There is also a log_recency CSV file published here:

This CSV file has two columns: time_utc and pkgserver with a row for each package server where time_utc is the latest log entry available for that server. This is helpful to check if some package servers are delayed in uploading their logs. There is also a row in this file where the pkgserver is empty (null/missing) and the time_utc field is the time at which the query was run, which should be just before all the CSV files were uploaded.

These CSV files are generated each day at 4am UTC over the past year’s worth of logs. Logs are uploaded from servers every 2 hours, so aggregating at 4am and excluding the current day means that we should typically have complete logs from the last day that’s included in the stats, but we’ll never have stats including the current day.
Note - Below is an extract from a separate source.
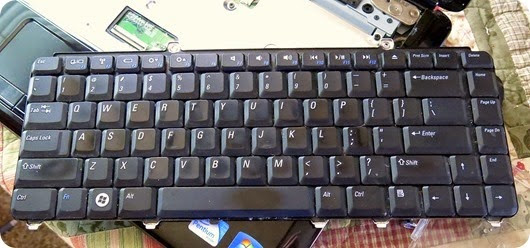 How To Replace A Damaged Laptop Keyboard For Under $20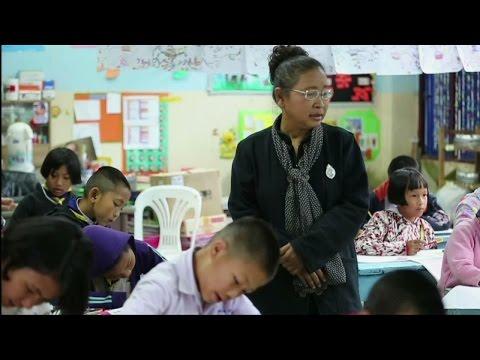 ย้อนหลัง ห้องข่าวเยาวชน : เรียม สิงห์ทร ครูผู้ให้ชีวิตเด็กบนดอย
For the first four hours of each UTC-day, the last day of logs will be from the day before yesterday.

Rollup keys

The fields by which we aggregate various rollups are the following:

  • client_type: one of user, ci or empty (null/missing) indicating whether the request appears to be from a normal user, a CI run or some other kind of client like a normal web browser, web crawler or some server that’s mirroring the package servers.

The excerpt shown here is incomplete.